◆ **MATERIALS PROVIDED**
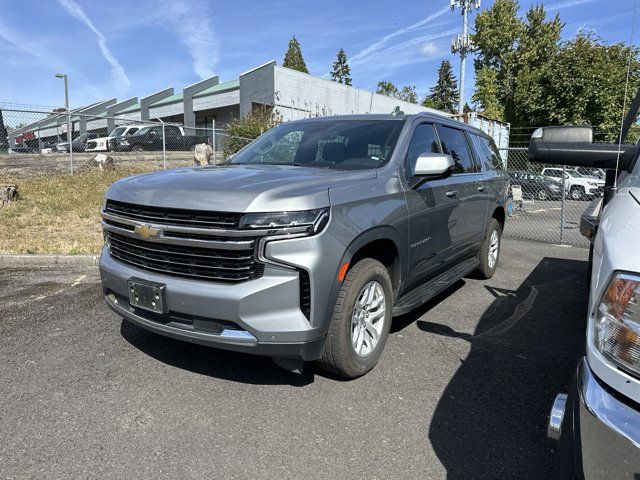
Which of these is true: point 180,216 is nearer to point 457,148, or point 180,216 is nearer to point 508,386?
point 508,386

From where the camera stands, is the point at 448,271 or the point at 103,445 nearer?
the point at 103,445

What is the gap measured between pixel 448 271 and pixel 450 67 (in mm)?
82292

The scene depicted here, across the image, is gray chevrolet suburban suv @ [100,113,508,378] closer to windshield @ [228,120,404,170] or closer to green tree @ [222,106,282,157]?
windshield @ [228,120,404,170]

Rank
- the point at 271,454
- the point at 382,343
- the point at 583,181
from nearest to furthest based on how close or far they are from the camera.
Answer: the point at 271,454
the point at 382,343
the point at 583,181

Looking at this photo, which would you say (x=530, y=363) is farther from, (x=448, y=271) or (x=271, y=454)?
(x=271, y=454)

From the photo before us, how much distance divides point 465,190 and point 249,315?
2981 mm

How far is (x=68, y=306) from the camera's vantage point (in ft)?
15.4

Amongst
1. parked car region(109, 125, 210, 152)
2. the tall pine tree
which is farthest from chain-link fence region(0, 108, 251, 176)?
the tall pine tree

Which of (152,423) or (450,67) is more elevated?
(450,67)

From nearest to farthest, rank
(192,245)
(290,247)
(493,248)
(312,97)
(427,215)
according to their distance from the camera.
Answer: (290,247) < (192,245) < (427,215) < (493,248) < (312,97)

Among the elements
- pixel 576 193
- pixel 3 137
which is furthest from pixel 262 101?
pixel 576 193

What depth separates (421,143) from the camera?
4.09 m

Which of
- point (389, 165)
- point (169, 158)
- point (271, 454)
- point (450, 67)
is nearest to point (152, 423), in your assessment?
point (271, 454)

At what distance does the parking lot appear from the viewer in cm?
239
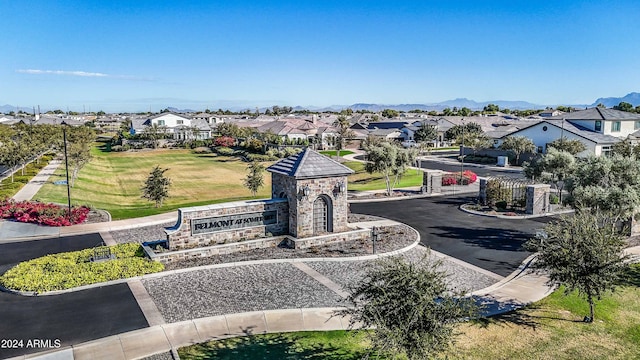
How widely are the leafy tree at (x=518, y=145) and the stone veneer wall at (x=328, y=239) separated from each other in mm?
43888

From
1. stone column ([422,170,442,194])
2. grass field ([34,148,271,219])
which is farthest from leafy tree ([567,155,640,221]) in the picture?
grass field ([34,148,271,219])

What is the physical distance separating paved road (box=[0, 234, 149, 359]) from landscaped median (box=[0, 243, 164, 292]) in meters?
0.66

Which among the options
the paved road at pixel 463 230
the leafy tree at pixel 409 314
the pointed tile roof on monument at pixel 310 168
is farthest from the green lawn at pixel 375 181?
the leafy tree at pixel 409 314

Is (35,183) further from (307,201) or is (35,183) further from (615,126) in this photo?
(615,126)

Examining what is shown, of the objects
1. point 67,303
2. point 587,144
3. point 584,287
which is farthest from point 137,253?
point 587,144

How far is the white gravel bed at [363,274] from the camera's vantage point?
18938 mm

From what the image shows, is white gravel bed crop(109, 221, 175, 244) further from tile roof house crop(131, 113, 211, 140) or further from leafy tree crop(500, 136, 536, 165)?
tile roof house crop(131, 113, 211, 140)

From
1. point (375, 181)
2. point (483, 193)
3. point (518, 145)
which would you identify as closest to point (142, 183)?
point (375, 181)

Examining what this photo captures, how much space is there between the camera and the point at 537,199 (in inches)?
1255

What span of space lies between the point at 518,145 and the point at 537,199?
108 feet

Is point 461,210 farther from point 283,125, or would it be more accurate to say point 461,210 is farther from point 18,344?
point 283,125

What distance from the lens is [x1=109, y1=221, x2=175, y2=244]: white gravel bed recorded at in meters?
25.8

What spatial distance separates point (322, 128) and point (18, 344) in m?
90.0

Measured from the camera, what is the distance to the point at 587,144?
58219mm
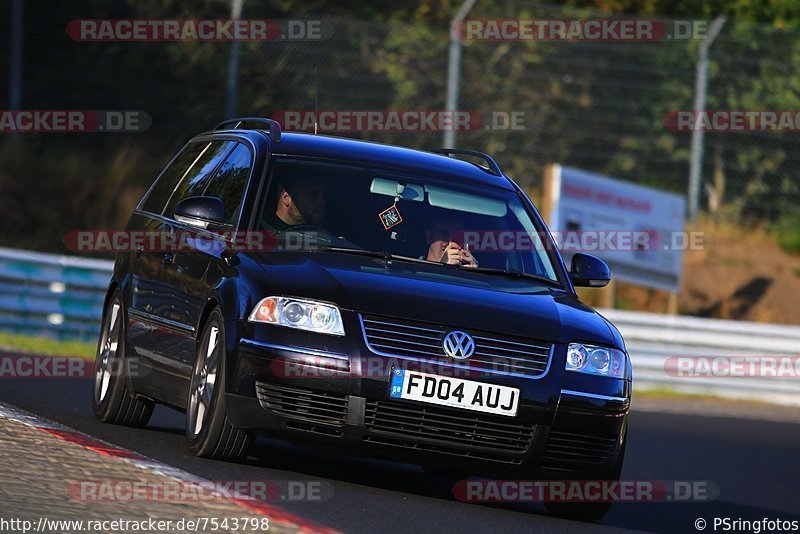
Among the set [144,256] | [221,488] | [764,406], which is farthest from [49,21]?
[221,488]

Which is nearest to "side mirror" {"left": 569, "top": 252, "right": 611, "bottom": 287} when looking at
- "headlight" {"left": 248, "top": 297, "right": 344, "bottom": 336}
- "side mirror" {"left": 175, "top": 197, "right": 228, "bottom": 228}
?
"side mirror" {"left": 175, "top": 197, "right": 228, "bottom": 228}

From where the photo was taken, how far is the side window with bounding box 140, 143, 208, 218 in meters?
10.3

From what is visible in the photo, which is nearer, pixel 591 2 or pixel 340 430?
pixel 340 430

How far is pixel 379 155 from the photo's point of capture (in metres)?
9.40

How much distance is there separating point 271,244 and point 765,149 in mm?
15586

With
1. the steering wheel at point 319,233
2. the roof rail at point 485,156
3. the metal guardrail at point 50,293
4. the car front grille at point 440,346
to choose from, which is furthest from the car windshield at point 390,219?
the metal guardrail at point 50,293

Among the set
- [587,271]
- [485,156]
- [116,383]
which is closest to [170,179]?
[116,383]

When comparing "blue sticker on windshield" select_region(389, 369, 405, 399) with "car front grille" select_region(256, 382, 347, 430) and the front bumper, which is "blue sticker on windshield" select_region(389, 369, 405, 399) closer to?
the front bumper

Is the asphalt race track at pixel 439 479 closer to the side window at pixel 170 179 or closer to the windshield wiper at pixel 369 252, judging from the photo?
the windshield wiper at pixel 369 252

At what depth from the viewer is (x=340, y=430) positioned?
25.2 ft

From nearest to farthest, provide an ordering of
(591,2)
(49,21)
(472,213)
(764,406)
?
(472,213) → (764,406) → (49,21) → (591,2)

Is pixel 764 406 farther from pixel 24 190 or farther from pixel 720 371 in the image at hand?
pixel 24 190

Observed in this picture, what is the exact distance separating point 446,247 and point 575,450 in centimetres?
142

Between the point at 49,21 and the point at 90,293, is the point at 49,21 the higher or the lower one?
the higher one
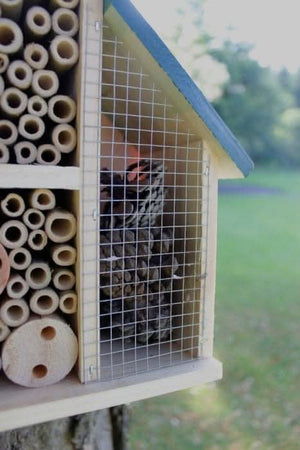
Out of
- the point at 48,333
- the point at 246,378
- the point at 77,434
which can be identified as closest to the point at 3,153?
the point at 48,333

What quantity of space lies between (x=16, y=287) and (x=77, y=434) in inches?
13.8

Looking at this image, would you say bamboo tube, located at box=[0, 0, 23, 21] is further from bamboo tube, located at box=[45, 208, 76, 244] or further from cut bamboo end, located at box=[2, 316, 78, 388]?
cut bamboo end, located at box=[2, 316, 78, 388]

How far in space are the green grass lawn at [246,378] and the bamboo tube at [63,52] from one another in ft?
3.46

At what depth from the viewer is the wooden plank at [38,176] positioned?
501 millimetres

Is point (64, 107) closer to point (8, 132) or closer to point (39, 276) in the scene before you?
point (8, 132)

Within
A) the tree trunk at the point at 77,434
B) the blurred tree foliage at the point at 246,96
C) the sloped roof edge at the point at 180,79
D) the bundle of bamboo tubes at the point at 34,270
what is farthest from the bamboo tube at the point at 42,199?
the blurred tree foliage at the point at 246,96

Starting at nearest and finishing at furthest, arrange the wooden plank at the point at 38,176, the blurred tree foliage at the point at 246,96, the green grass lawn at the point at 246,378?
the wooden plank at the point at 38,176 → the green grass lawn at the point at 246,378 → the blurred tree foliage at the point at 246,96

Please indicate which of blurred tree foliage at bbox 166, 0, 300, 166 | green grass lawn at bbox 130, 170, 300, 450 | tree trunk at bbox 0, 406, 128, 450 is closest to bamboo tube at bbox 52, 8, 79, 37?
tree trunk at bbox 0, 406, 128, 450

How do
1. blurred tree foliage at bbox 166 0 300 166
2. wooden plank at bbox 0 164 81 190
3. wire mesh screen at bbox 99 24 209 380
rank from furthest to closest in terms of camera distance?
blurred tree foliage at bbox 166 0 300 166, wire mesh screen at bbox 99 24 209 380, wooden plank at bbox 0 164 81 190

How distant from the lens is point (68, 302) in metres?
0.58

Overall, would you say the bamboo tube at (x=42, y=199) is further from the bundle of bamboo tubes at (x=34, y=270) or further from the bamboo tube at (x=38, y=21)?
the bamboo tube at (x=38, y=21)

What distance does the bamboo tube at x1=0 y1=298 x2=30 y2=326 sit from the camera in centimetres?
54

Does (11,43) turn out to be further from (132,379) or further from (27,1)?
(132,379)

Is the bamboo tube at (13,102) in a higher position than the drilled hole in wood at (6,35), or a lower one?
lower
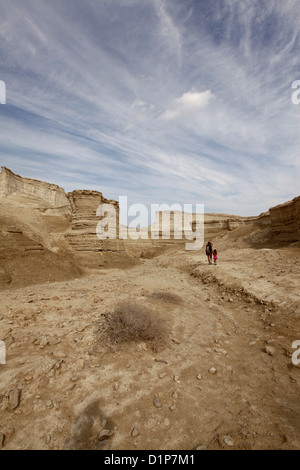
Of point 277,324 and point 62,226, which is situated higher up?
point 62,226

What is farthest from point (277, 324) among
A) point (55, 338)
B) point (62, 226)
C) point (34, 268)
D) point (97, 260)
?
point (62, 226)

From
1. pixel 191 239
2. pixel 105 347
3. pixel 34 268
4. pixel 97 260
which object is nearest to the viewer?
pixel 105 347

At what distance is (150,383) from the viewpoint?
2928mm

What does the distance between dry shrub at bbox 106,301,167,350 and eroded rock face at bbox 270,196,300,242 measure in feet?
50.4

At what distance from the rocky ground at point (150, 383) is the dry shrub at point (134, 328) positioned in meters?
0.13

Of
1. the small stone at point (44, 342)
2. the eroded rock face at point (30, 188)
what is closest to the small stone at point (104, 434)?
the small stone at point (44, 342)

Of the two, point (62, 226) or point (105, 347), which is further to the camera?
point (62, 226)

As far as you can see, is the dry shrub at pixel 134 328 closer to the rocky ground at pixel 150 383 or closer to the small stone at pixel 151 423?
the rocky ground at pixel 150 383

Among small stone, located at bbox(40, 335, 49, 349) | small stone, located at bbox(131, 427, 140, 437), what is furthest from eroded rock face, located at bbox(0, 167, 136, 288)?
small stone, located at bbox(131, 427, 140, 437)

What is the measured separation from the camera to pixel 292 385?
284 cm

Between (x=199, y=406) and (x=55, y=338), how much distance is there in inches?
111

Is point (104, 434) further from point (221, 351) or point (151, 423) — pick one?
point (221, 351)
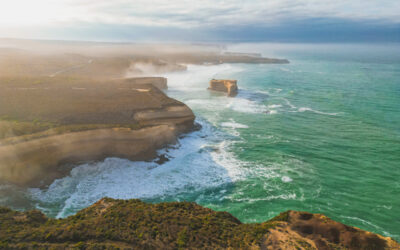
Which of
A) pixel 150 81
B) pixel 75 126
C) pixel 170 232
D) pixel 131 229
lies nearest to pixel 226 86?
pixel 150 81

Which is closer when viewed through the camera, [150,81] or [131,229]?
[131,229]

◆ **GIVEN INSTRUCTION**
Leave out every picture, and copy exactly the lines from the line that contains "What does the" through the end of the material.

◆ **THE COMPLETED TASK**
What does the distance between dry shrub at bbox 106,301,167,350 and eroded rock face at bbox 270,196,300,242 measure in feet?
50.4

At what distance from the rocky ground at point (150, 383) is the dry shrub at point (134, 328) positioned in meters?
0.13

Of
1. the small stone at point (44, 342)
2. the eroded rock face at point (30, 188)
what is closest to the small stone at point (104, 434)?
the small stone at point (44, 342)

Of the two, point (62, 226) or point (105, 347), which is further to the camera?
point (62, 226)

As far as you can see, is the dry shrub at pixel 134 328 closer to the rocky ground at pixel 150 383 or closer to the small stone at pixel 151 423?
the rocky ground at pixel 150 383

Among small stone, located at bbox(40, 335, 49, 349) | small stone, located at bbox(131, 427, 140, 437), what is furthest from eroded rock face, located at bbox(0, 167, 136, 288)?
small stone, located at bbox(131, 427, 140, 437)

What is the measured separation from the camera to pixel 292 385?
284 cm

Between (x=199, y=406) and (x=55, y=338), how much distance is there in inches?
111

Is point (104, 434) further from point (221, 351) or point (151, 423) — pick one?
point (221, 351)
Which of
A) pixel 150 81
B) pixel 75 126
C) pixel 170 232
D) pixel 131 229
lies nearest to pixel 226 86?
pixel 150 81

Which is closer when viewed through the camera, [150,81] or [131,229]?
[131,229]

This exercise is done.